MATERIAL FOR THIS TASK:
# # #
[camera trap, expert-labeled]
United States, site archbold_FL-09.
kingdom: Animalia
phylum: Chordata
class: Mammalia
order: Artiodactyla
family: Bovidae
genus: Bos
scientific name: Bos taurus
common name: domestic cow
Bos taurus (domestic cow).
# # #
WORK INSTRUCTION: Every line from the one containing "class: Mammalia" through the last line above should be retyped exactly; no other lines are wanted.

RESPONSE BELOW:
class: Mammalia
order: Artiodactyla
family: Bovidae
genus: Bos
scientific name: Bos taurus
common name: domestic cow
Bos taurus (domestic cow).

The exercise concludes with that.